Pancake makeup doesn’t make a dead person look alive. It just makes a dead person look like a bad replica of themselves, like that art project of your face in eight-grade. A little off.

It was too late for goodbyes. What is done is done. One quick glance at Lucien erases the remaining photos in my mind. I will no longer see a boy who could eat his weight in ice cream, but clay without the breath of the potter.

Lucien’s mother is weeping on a folding chair. She has the face you’ve seen in the National Geographic magazine a million times. Olive skin covered with a black veil, a slight hook to her nose. Empty eyes peering out like a nocturnal animal. Her age is close to mine. She fled to America looking for a better life, I left looking for the same thing.

I want to run, hide, rewind time. Daniella translates between my sobs. 

I speak the truth, how more than anything, Lucien treasured her love and his brothers. She nods, her tears glistening through the black lace.

I leave out one detail.

A small caveat.
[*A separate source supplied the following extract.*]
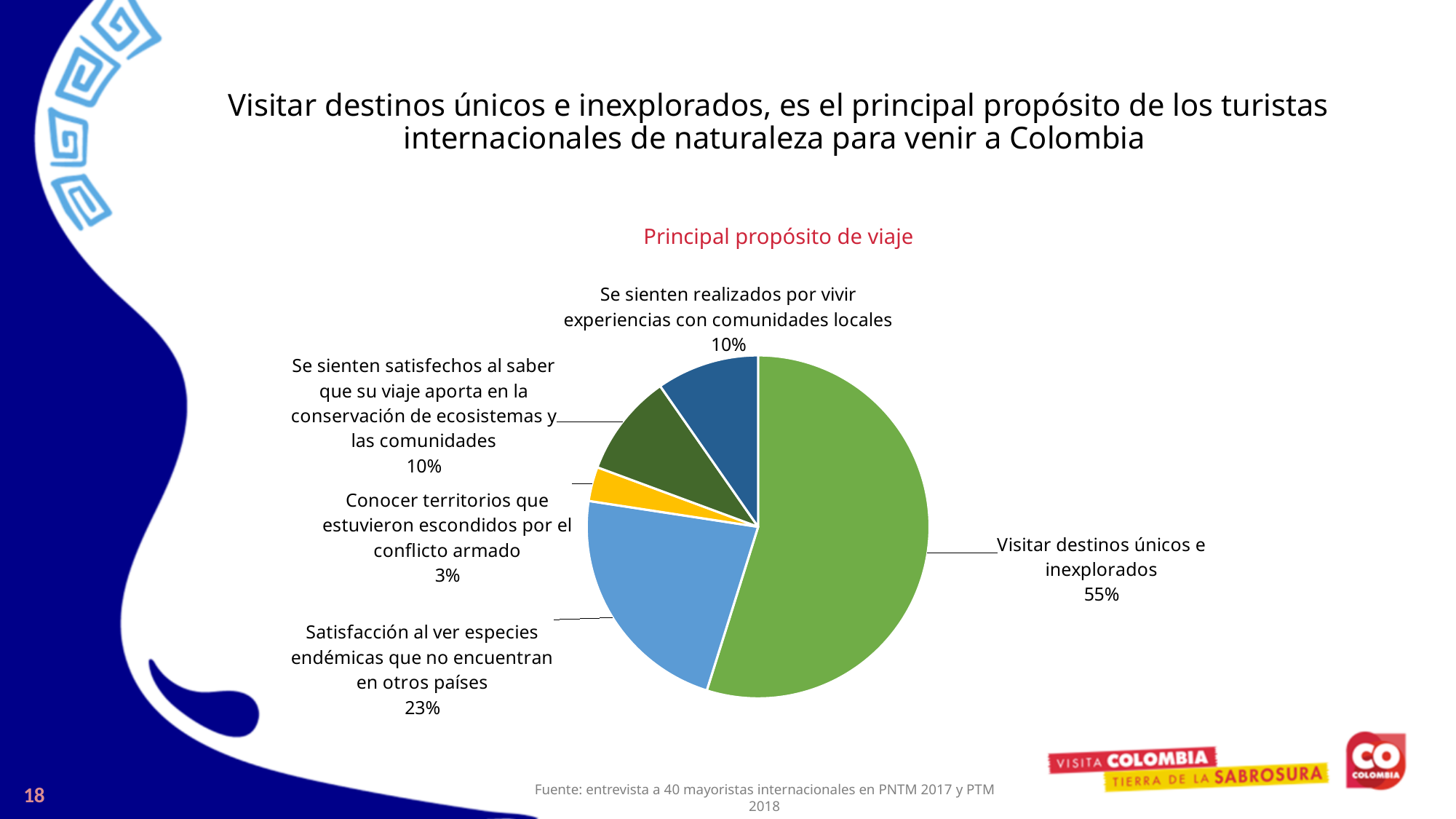
Which is larger: the share for 'Satisfacción al ver especies endémicas que no encuentran en otros países' or the share for 'Se sienten satisfechos al saber que su viaje aporta en la conservación de ecosistemas y las comunidades'? Satisfacción al ver especies endémicas que no encuentran en otros países What percentage is shown for 'Conocer territorios que estuvieron escondidos por el conflicto armado'? 3% Which category has the smallest slice of the pie? Conocer territorios que estuvieron escondidos por el conflicto armado What share is shown for 'Satisfacción al ver especies endémicas que no encuentran en otros países'? 23% What is the title of the chart? Principal propósito de viaje What colour is the slice for 'Conocer territorios que estuvieron escondidos por el conflicto armado'? Yellow What percentage is shown for 'Se sienten realizados por vivir experiencias con comunidades locales'? 10% What is the difference in percentage points between 'Visitar destinos únicos e inexplorados' and 'Satisfacción al ver especies endémicas que no encuentran en otros países'? 32 percentage points Which category has the largest slice of the pie? Visitar destinos únicos e inexplorados What type of chart is shown on the slide? Pie chart How many categories are shown in the pie chart? 5 What percentage of the pie corresponds to 'Visitar destinos únicos e inexplorados'? 55%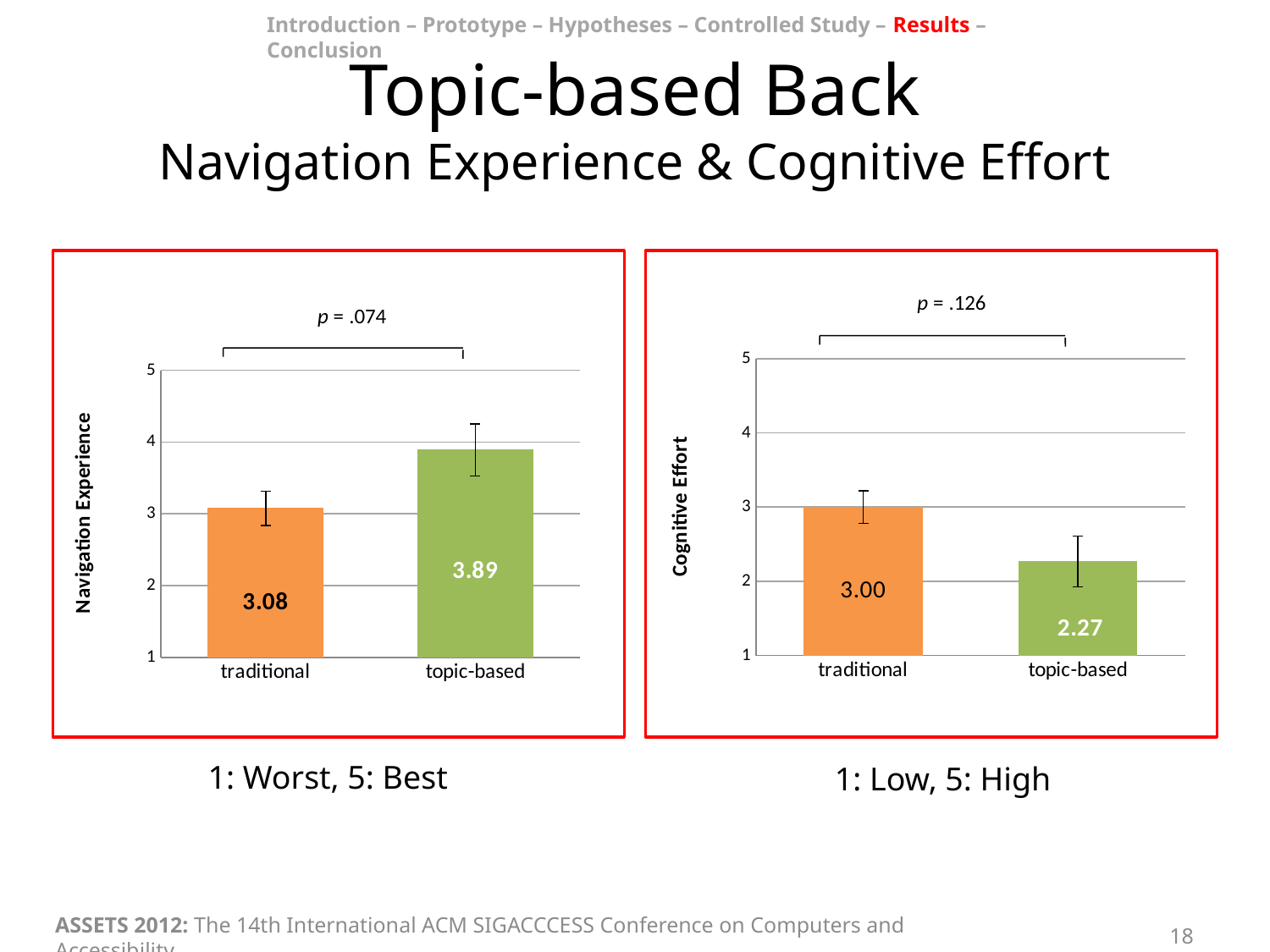
In the Cognitive Effort chart (right), what is the difference between the traditional and topic-based values? 0.73 In the Cognitive Effort chart (right), what is the value for traditional? 3.00 How many categories are shown in the Navigation Experience chart (left)? 2 In the Navigation Experience chart (left), what is the value for traditional? 3.08 In the Navigation Experience chart (left), what is the difference between the topic-based and traditional values? 0.81 In the Cognitive Effort chart (right), what is the value for topic-based? 2.27 In the Cognitive Effort chart (right), is the value for traditional larger or smaller than the value for topic-based? larger What p-value is shown above the bars in the Navigation Experience chart (left)? p = .074 In the Cognitive Effort chart (right), which category has the lower value? topic-based What kind of chart is the Cognitive Effort chart (right)? bar chart In the Navigation Experience chart (left), which category has the higher value? topic-based In the Navigation Experience chart (left), what is the value for topic-based? 3.89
Really, it’s small.

Lucien stole credit cards from my wallet.

He was like twelve, and could no way pass for a white thirty-something female.

The day my cards went missing, I didn’t suspect Lucien or his brothers, even the one with the name I can’t remember.

I thought it this kid named Biggy.

Biggy was a big burly kid from Roger’s Park who played football at the same high school my grandmother got expelled from for smoking cigarettes in the 1920’s.

Senn.

I brought Biggy into my Honda, his weight making the car moan a bit.

Then his eyes.

“You think I stole it.“

When the words tumbled out of his mouth, I knew it wasn’t Biggy.

I knew I made a biggy mistake.

I was so ashamed of my assumption that I and wanted to scrub off my white skin.

I still do.

It wasn’t the first time Biggy was accused of something because of his skin, his zip code. TO this day, every time I see Biggy updating his status,I feel the shame.

Facebook, between uploads of friend’s post-operative selfies and bad shots of entrees ordered at Olive Garden, gives folks a chance to amend with the Biggies of their past. Sharing a memory with a sister who still sees the blood on her pajamas. Apologizing for making a bad assumption. Asking for forgiveness years after the other person forgot about whatever is still haunting you.

I just sent Biggy a letter of apology, twenty years too late, which will arrive even later thanks to the Chinese postal system.

For all of my biggies, those shadows of memories, I’m sorry. 

To the Romanian Nesting Doll Brothers, I miss Lucien, too.